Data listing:
......

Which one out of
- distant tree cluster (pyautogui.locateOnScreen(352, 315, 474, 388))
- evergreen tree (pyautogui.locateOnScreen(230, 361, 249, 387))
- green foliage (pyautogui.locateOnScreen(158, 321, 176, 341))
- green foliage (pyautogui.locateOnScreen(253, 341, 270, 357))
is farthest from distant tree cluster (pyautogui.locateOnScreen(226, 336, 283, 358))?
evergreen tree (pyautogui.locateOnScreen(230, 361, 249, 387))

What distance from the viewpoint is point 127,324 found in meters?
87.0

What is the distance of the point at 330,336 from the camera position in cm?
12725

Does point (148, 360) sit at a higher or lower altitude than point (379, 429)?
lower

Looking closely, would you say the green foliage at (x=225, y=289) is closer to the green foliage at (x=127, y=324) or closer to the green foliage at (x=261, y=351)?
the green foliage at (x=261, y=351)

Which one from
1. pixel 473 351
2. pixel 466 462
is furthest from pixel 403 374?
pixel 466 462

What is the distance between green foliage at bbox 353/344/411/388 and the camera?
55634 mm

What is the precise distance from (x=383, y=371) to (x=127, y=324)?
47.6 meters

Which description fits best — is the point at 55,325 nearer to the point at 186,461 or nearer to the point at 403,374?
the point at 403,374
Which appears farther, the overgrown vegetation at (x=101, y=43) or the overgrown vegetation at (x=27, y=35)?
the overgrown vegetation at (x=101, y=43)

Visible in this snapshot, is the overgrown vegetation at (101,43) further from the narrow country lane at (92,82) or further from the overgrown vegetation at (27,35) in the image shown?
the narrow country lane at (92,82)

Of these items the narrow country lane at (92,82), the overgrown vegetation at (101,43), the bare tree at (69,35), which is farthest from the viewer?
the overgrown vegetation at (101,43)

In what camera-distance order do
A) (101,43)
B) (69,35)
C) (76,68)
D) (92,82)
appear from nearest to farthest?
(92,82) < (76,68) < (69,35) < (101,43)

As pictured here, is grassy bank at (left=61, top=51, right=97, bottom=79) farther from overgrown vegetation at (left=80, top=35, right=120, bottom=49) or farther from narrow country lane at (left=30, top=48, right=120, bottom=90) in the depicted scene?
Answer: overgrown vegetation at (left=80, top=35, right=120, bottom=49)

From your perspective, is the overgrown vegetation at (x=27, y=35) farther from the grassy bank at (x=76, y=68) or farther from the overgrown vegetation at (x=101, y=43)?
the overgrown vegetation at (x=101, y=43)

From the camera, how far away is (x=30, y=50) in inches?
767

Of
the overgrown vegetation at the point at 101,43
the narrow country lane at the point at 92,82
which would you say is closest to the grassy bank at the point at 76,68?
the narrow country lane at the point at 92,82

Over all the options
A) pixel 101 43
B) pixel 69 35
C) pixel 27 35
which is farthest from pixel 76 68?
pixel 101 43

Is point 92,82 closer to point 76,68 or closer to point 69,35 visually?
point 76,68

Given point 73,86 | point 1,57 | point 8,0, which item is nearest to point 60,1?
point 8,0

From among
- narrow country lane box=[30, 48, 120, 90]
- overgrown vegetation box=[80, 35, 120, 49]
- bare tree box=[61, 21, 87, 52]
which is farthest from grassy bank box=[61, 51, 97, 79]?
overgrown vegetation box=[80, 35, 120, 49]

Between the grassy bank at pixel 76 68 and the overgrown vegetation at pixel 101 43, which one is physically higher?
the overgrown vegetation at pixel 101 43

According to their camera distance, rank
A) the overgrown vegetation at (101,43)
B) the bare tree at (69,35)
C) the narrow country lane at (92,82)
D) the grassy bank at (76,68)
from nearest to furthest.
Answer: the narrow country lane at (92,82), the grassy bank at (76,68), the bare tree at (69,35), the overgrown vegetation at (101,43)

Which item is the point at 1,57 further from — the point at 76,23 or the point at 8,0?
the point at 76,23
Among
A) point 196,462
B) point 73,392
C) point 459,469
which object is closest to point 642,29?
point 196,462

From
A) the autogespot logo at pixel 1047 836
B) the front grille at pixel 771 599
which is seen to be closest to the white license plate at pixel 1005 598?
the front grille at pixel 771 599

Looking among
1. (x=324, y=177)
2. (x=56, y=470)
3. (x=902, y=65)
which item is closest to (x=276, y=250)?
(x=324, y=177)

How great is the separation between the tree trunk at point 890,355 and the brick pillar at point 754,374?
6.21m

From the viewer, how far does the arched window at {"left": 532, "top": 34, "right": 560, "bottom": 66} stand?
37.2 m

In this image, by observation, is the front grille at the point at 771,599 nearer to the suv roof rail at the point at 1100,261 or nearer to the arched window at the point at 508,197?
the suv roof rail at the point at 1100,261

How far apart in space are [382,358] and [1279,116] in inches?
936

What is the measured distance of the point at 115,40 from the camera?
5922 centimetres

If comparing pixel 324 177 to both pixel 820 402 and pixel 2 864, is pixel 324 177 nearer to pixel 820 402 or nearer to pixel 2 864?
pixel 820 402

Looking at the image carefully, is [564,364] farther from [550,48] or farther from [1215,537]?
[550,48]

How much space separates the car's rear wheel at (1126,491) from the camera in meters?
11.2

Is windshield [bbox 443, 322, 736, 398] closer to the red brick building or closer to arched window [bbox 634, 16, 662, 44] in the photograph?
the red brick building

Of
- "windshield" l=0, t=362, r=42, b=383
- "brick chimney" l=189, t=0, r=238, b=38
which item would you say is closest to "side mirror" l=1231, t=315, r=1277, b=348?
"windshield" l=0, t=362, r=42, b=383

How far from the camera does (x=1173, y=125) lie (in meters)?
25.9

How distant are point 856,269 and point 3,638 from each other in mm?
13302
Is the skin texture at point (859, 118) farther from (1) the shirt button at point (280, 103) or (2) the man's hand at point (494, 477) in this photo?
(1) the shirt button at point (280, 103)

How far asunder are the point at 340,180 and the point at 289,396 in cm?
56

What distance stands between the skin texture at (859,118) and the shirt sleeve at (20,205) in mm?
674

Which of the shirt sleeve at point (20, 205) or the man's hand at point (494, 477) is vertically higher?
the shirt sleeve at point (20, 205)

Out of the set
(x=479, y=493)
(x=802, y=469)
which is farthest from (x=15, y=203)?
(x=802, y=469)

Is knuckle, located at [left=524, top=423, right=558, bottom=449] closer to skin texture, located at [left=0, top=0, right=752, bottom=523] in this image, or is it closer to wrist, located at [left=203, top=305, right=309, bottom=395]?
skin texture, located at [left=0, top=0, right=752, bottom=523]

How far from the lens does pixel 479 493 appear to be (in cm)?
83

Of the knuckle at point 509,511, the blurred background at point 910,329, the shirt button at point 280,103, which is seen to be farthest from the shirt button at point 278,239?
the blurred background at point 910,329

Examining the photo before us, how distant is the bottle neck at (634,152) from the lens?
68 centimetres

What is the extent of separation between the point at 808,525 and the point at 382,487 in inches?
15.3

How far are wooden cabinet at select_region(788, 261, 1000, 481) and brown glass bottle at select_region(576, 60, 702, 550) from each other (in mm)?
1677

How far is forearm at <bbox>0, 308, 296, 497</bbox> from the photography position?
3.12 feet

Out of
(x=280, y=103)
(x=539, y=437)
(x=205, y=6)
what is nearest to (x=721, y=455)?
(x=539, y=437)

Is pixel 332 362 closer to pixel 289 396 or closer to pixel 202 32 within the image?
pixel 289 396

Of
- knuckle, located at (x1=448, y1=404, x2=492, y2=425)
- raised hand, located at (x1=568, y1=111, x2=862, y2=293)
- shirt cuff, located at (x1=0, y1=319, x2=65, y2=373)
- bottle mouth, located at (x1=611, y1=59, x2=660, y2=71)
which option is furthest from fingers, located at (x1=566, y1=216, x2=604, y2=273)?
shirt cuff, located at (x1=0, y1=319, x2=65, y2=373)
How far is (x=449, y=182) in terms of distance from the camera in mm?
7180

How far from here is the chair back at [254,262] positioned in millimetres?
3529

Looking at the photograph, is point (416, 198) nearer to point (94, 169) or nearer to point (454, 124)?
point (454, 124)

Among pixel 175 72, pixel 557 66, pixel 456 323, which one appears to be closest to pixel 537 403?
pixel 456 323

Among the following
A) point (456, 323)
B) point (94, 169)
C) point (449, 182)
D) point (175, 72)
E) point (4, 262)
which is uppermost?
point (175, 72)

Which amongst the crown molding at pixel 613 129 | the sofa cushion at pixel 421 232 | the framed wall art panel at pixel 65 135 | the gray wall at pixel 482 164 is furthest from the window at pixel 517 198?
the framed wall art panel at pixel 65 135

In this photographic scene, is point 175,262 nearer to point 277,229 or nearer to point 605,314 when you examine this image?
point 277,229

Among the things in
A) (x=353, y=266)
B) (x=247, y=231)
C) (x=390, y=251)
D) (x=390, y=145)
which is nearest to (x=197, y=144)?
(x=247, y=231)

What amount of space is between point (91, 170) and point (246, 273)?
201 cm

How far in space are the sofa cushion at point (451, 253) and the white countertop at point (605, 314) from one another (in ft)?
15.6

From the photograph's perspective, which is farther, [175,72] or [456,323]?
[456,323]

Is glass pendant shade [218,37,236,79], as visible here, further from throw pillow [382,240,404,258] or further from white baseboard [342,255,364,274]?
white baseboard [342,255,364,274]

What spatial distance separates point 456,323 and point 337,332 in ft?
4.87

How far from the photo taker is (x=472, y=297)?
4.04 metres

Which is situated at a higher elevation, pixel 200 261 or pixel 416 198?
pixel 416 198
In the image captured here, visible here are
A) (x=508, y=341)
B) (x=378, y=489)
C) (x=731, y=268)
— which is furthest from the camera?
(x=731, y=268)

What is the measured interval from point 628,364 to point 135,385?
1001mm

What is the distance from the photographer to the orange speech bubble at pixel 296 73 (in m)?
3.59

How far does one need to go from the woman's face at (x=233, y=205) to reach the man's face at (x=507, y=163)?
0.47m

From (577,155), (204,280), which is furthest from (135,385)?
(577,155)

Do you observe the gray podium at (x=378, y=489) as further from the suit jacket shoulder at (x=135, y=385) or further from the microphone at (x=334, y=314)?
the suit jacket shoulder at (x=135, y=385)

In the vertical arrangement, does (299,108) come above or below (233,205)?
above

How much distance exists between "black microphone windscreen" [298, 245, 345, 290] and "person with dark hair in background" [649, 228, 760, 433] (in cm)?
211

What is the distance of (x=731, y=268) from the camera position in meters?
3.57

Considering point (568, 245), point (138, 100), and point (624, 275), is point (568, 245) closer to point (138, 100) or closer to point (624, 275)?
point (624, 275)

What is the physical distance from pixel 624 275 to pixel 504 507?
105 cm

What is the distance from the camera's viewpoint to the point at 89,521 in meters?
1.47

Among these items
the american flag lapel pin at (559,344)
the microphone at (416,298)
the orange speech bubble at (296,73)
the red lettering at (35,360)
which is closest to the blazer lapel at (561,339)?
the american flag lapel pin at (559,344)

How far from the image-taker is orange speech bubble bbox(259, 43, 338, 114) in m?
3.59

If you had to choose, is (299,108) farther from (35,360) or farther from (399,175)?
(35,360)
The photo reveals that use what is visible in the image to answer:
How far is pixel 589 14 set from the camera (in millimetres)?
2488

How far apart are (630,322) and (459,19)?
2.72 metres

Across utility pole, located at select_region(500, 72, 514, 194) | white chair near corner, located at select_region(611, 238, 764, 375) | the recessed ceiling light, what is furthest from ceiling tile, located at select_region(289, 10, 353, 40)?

......

● GOAL
Repeat word for word the lines running from the line containing "From (577,155), (204,280), which" to the end of the entries above, inclusive.

● RESPONSE TO THE EXERCISE
From (577,155), (204,280), which is furthest from (135,385)?
(577,155)

Do you observe the gray podium at (x=378, y=489) as further from the suit jacket shoulder at (x=135, y=385) or further from the microphone at (x=334, y=314)?
the suit jacket shoulder at (x=135, y=385)

In the vertical arrangement, does (299,108) come above or below (233,205)?
above

How much distance exists between "black microphone windscreen" [298, 245, 345, 290] and "person with dark hair in background" [649, 228, 760, 433] (in cm)?
211

What is the distance of (x=731, y=268) from the camera position in meters?
3.57

Considering point (568, 245), point (138, 100), and point (624, 275), is point (568, 245) closer to point (138, 100) or closer to point (624, 275)?
point (624, 275)

What is the physical distance from pixel 624 275 to pixel 504 507?
105 cm

What is the distance from the camera's viewpoint to the point at 89,521 in meters?
1.47

Among these items
the american flag lapel pin at (559,344)
the microphone at (416,298)
the orange speech bubble at (296,73)
the red lettering at (35,360)
which is closest to the blazer lapel at (561,339)?
the american flag lapel pin at (559,344)

How far from the image-taker is orange speech bubble bbox(259, 43, 338, 114) in m?
3.59

If you had to choose, is (299,108) farther from (35,360) or farther from (399,175)?
(35,360)
The photo reveals that use what is visible in the image to answer:
How far is pixel 589 14 set from the camera (in millimetres)?
2488

How far apart are (630,322) and (459,19)?
2.72 metres

Across utility pole, located at select_region(500, 72, 514, 194) | white chair near corner, located at select_region(611, 238, 764, 375) | the recessed ceiling light, what is furthest from ceiling tile, located at select_region(289, 10, 353, 40)?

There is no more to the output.